MongoDB + Python - very slow simple query

Question

I have an open source energy monitor (http://openenergymonitor.org) which logs the power usage of my house every five seconds, so I thought this would be a perfect application to play with MongoDB. I have a Flask Python application running in Apache using MongoEngine to interface with MongoDB.

Now I am running all of this on a RaspberryPi, so I'm not expecting incredible performance, but a simple query is taking around 20 seconds, which seems slow even for this limited hardware.

I have the following model:

class Reading(db.Document):
    created_at = db.DateTimeField(default=datetime.datetime.now, required=True)
    created_at_year = db.IntField(default=datetime.datetime.now().year, required=True)
    created_at_month = db.IntField(default=datetime.datetime.now().month, required=True)
    created_at_day = db.IntField(default=datetime.datetime.now().day, required=True)
    created_at_hour = db.IntField(default=datetime.datetime.now().hour, required=True)
    battery = db.IntField()
    power = db.IntField()
    meta = {
        'indexes': ['created_at_year', 'created_at_month', 'created_at_day', 'created_at_hour']
    }

I currently have around 36,000 readings stored from the last couple of days. The following code runs super quick:

def get_readings_count():
    count = '<p>Count: %d</p>' % Reading.objects.count()
    return count

def get_last_24_readings_as_json():
    readings = Reading.objects.order_by('-id')[:24]
    result = "["
    for reading in reversed(readings):
        result += str(reading.power) + ","
    result = result[:-1]
    result += "]"
    return result

But doing a simple filter:

def get_today_readings_count():
    todaycount = '<p>Today: %d</p>' % Reading.objects(created_at_year=2014, created_at_month=1, created_at_day=28).count()
    return todaycount

Takes around 20 seconds - there are around 11,000 readings for today.

Shall I give up expecting anything more of my Pi, or is there some tuning I can do to get more performance from MongoDB?

Mongo 2.1.1 on Debian Wheezy

Update 29/1/2014:

In response to an answer below, here are the results of getIndexes() and explain():

> db.reading.getIndexes()
[
    {
        "v" : 1,
        "key" : {
            "_id" : 1
        },
        "ns" : "sensor_network.reading",
        "name" : "_id_"
    },
    {
        "v" : 1,
        "key" : {
            "created_at_year" : 1
        },
        "ns" : "sensor_network.reading",
        "name" : "created_at_year_1",
        "background" : false,
        "dropDups" : false
    },
    {
        "v" : 1,
        "key" : {
            "created_at_month" : 1
        },
        "ns" : "sensor_network.reading",
        "name" : "created_at_month_1",
        "background" : false,
        "dropDups" : false
    },
    {
        "v" : 1,
        "key" : {
            "created_at_day" : 1
        },
        "ns" : "sensor_network.reading",
        "name" : "created_at_day_1",
        "background" : false,
        "dropDups" : false
    },
    {
        "v" : 1,
        "key" : {
            "created_at_hour" : 1
        },
        "ns" : "sensor_network.reading",
        "name" : "created_at_hour_1",
        "background" : false,
        "dropDups" : false
    }
]

> db.reading.find({created_at_year: 2014, created_at_month: 1, created_at_day: 28 }).explain()

(What you need to do)
Translate this sentence from the MongoDB thread above into Spanish: "Now I am running all of this on a RaspberryPi, so I'm not expecting incredible performance, but a simple query is taking around 20 seconds, which seems slow even for this limited hardware."

(Collected data)
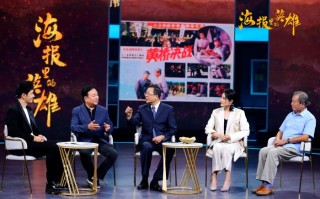 舞台配音短剧本是什么，配音剧本视频
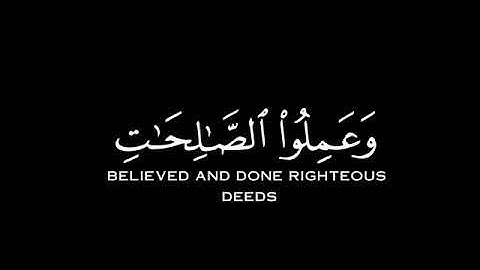 كل نفس ذائقة الموت شاشة سوداء /عبد الرحمن مسعد كرومات القران الكريم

(Output for this exercise)
Ahora estoy ejecutando todo esto en una RaspberryPi, así que no espero un rendimiento increíble, pero una consulta sencilla tarda unos 20 segundos, lo que parece lento incluso para este hardware limitado.